A required course is sometimes a necessary evil. It may be a bear to endure, but a student can't transition to the next level without it.
That pretty much describes the past year for University of Cincinnati sophomore guard Mason Madsen.
As a freshman, Madsen suffered a season-delaying ankle injury, then Madsen and his teammates were held off of the court for nearly four weeks due to COVID-19. They then saw a triumphant end to the season be ripped to shreds by a 37-point loss to Houston in the American Athletic Conference tournament championship game.
That lopsided loss was followed by the stunning, unceremonious dismissal of one coach (John Brannen) and the celebratory arrival of another (Wes Miller).
"There's no way to simulate going through a college season," Madsen said.
The most challenging lesson in Madsen's first year of college was learning how to go about everyday life without his twin brother, Gabe.
Mason and Gabe had been by each other's side since the two were born on May, 1, 2001, in Eau Claire, Wisconsin. The two even committed to UC together. But in December of last year, Gabe opted out of the remainder of the season, left Cincinnati and returned home to Rochester, Minnesota, leaving Mason alone for the first time.

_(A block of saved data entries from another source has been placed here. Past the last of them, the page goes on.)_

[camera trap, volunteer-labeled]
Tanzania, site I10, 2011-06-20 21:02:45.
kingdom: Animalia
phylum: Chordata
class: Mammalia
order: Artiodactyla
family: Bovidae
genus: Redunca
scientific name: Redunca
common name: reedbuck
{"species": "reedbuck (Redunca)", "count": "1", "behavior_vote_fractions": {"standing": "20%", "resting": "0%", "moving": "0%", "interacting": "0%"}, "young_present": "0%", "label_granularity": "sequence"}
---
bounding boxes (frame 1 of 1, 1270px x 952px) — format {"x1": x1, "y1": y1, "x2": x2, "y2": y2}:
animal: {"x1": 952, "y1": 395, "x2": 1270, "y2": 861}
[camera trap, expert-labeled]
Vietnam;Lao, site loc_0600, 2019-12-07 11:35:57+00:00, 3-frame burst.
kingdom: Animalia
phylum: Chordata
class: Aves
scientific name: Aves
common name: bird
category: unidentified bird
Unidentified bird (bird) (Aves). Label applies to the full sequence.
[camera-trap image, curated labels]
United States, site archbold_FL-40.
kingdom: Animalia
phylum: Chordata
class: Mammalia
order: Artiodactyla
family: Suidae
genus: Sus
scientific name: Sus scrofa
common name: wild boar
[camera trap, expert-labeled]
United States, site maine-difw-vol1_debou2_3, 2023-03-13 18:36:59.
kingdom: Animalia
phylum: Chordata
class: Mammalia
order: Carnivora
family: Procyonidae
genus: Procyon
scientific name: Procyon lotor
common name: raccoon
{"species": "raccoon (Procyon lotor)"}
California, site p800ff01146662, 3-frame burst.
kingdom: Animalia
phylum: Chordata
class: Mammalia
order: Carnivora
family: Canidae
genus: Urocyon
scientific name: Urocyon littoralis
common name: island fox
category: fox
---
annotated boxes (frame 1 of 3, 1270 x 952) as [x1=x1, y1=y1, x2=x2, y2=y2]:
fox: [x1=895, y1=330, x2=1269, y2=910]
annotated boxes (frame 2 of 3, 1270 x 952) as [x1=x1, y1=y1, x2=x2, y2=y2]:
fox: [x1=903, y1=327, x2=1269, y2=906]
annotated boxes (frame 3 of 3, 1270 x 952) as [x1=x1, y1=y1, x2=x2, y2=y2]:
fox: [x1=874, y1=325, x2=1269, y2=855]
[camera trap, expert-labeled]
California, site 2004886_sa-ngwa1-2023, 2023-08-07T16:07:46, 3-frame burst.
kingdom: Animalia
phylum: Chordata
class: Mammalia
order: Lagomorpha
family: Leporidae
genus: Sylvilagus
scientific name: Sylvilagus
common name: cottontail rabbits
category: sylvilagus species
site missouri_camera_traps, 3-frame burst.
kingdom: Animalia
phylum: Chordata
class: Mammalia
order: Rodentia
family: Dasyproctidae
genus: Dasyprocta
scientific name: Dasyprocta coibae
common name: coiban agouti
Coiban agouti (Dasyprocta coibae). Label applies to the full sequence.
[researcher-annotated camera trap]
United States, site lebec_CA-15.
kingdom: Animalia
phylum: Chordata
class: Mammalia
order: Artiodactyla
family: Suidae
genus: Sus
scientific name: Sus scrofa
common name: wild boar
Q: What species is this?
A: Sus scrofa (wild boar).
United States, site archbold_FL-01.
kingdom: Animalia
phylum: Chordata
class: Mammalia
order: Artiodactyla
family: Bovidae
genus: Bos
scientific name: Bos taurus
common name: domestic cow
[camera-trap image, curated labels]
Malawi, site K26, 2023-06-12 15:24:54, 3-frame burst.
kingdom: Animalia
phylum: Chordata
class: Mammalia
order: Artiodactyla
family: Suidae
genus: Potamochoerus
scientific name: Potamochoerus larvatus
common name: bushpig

"When you are put in uncomfortable positions, when you have someone you've been with your whole life, you kind of have that outlet," Mason said. "(Gabe's departure) forced me to develop those relationships and dive head first into everything that was here. Just the opportunity to grow alone too. I don't think we realize when you're always with someone you know and have known since birth, which is crazy, the change and the growth process is different. So when you're alone, growth happens quicker and you change a little more. Even when we see each other when we go back home, we'll notice changes more so than if we were together all the time."
After entering the transfer portal along with several other of his Cincinnati teammates, including his twin bother, Gabe, Mason elected to stay put at UC. Gabe transferred to the University of Utah.
The 2021-22 season will be the first full season the Madsen twins will be apart.
"Obviously, it's still hard because when we committed to Cincinnati, we expected to play together," Mason said. "I was just talking to someone the other day. When we played our last high school game, we didn't know that was going to be the last time we played together.
So, yeah, I miss him. More off the court stuff too, just having a person to hang out with all the time and having that relationship growing up. But I'm happy that he's happy. I think that's what it's all about."
Though Gabe left, Mason said it was important that he finish what he started and continue his education both on and off the court at Cincinnati under new head coach Wes Miller.
"When Coach Miller got hired, he went about keeping the dudes here in the right way and said all the right things," Madsen said. "At the time, he didn't know they were the right things, so I knew it was genuine. ... When he came in and gave me his vision, I knew this is where I wanted to be. And obviously, the reason I committed here in the first place was the crazy fan base and playing here in front of them. I didn't get that chance last year so I'm really looking forward to that."
After missing the first eight games of his freshman season with an ankle injury, Madsen took some time to find his footing. The 6-foot-4 guard averaged 6.5 points, 3.0 rebounds and 1.1 assists in 19.6 minutes in 15 games. But it was his 19-point effort in the regular-season finale at East Carolina where Madsen saw it all come together.
Madsen finished 6-for-11 from the field, including 5-for-9 from 3-point range, and added six rebounds and three assists in the Bearcats' 82-69 victory.
"I think once I found my rhythm, basketball is basketball at any level, right? So I think I got more comfortable as the season went on," Madsen said. "And when you're put in a place where you're actually given an opportunity, part of that was COVID, maybe I wouldn't have had some of those opportunities. But I tried to make the most of them. I feel good how last year ended. Just hoping to build on it this year."
Known as a sharp shooter from 3-point range, Madsen said he's looking forward to showcasing more of his offensive game under Miller and having a greater impact on both ends of the court.
"That's something (Miller) and I talked about during the recruiting process, just about how I've always seen myself as more than (a shooter)," Madsen said. "As a freshman, you're just trying to do whatever you can to get on the court. I know that there's more that I can do, but shooting is the thing that, like Coach Miller calls it, your super power, the thing you're really good at. So I think it's me utilizing that, but then also using it to get to other parts of my game. Getting into the lane, creating for other people."
Madsen told The Enquirer he believes Miller is the "best coach in the country." Time will tell. But Madsen and his teammates have certainly bought into what the 38-year-old Miller is selling.
"It's all about getting an opportunity," Madsen said. "He has this great opportunity at a historic basketball school, and he just wants to build on that history."